SHORT EXERCISE 1
Answer these from the review of the Dubois novel, one line each:
(a) In which city does Paul Blick live?
(b) What successful career does Paul eventually have?
(c) What political identity does Paul keep throughout the novel?
SHORT EXERCISE 2
Pick up the review of the Dubois novel after its final sentence and write the next part.

READING PASSAGE
[START]
His hero, and it's the same character in all his books, is here called Paul Blick, and like Dubois, lives in Toulouse. He is an 'everyman' figure. He has problems in his marriage, with his family,with his dentist (sadistic dentists also always appear in Dubois' books !).
Dubois is wonderful at showing the humourous side of life, even in dark times. Paul is long-suffering, put-upon, endlessly resourceful and never loses his sense of the ridiculous, his own ridiculousness as well the riduclous in other people. He has numerous more or less successful sexual liasons, some of these are very funny and eventually, a successful career as a photographer of trees. Throughout France's 55 years of political change, the backdrop of the novel, Paul remaims a socialist and tries to be true to his 1960's beliefs and background as a student radical and '68 activist. Though his attempts at this life-style go sadly wrong.
[END]
MATERIAL PROVIDED
[START]
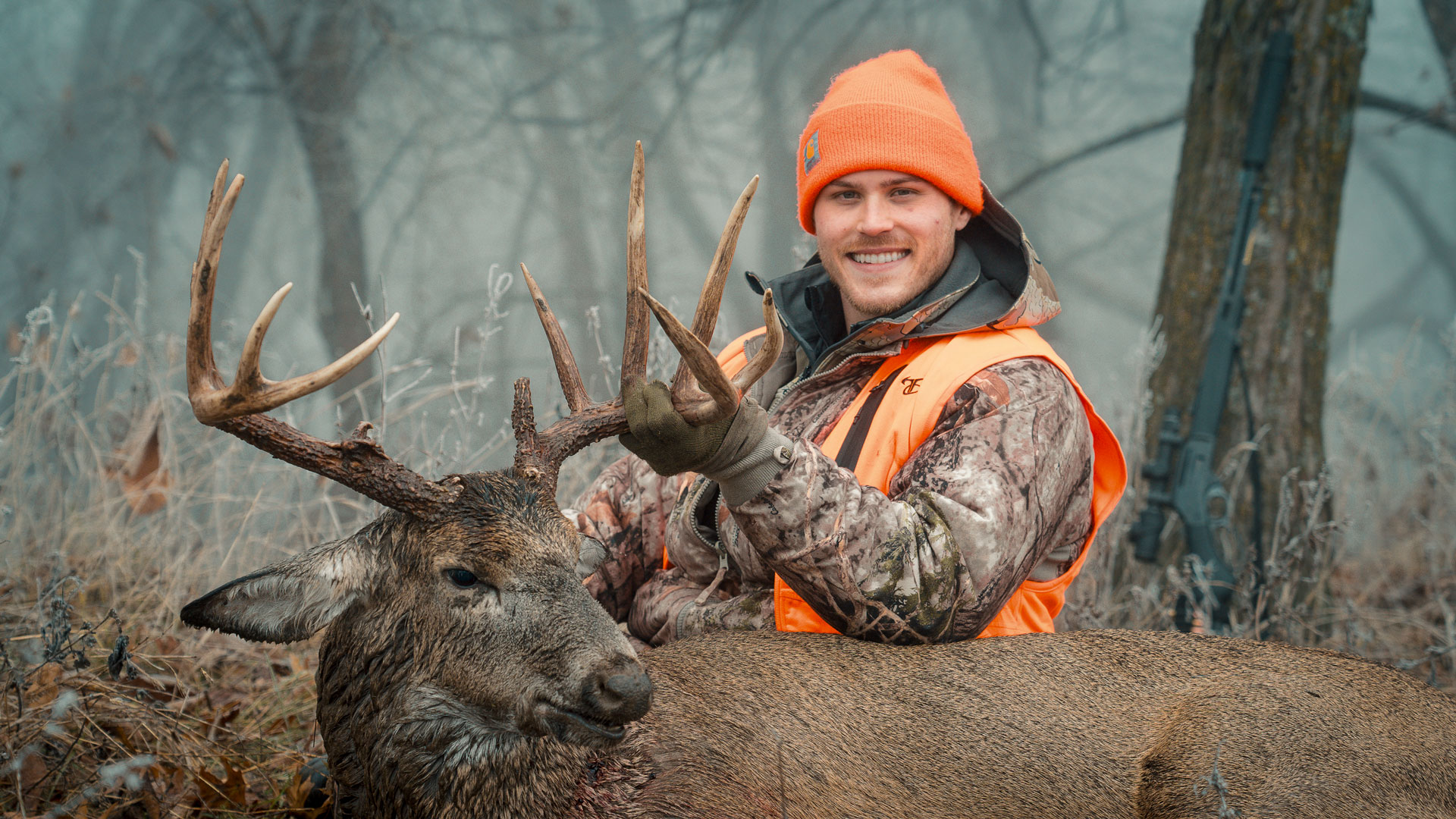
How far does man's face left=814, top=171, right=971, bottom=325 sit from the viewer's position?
128 inches

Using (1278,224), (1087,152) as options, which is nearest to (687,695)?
(1278,224)

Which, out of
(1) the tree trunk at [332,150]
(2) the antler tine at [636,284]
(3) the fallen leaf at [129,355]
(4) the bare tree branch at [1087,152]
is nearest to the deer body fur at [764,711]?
(2) the antler tine at [636,284]

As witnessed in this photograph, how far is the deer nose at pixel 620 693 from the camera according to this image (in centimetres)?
196

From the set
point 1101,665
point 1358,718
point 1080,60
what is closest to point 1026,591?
point 1101,665

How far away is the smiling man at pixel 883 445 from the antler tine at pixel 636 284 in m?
0.12

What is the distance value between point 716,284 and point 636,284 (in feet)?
0.63

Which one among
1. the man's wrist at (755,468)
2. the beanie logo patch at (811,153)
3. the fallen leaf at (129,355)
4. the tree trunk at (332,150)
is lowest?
the man's wrist at (755,468)

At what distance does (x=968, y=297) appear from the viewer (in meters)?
3.17

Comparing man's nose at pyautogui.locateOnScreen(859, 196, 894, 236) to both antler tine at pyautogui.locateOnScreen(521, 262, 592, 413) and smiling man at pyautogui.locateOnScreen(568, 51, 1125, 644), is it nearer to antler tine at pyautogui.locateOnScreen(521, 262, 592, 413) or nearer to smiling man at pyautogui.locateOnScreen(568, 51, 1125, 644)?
smiling man at pyautogui.locateOnScreen(568, 51, 1125, 644)

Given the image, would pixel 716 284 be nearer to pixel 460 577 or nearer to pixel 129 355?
pixel 460 577

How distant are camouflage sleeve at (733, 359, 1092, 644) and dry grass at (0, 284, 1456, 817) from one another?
1.49 meters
[END]
EXERCISE RESULT 1
(a) Toulouse
(b) Photographer of trees
(c) Socialist

EXERCISE RESULT 2
If you are interested in France, its recent history and politics, this is a readable, enjoyable book. There is a cast of odd, funny and interesting characters and Paul is so likeable, so endearing that despite all that goes wrong for him, you keep hoping he will make it in the end. There are dark moments, this book is not entirely comic but Paul deals with everything life throws at him with generosity and compassion and resiliance.
You learn a lot about France and how it came to be the country it is today in this book, too, and about the French, manners and customs. You also learn from Paul's sense of the richness of life as well as its darkness and regret.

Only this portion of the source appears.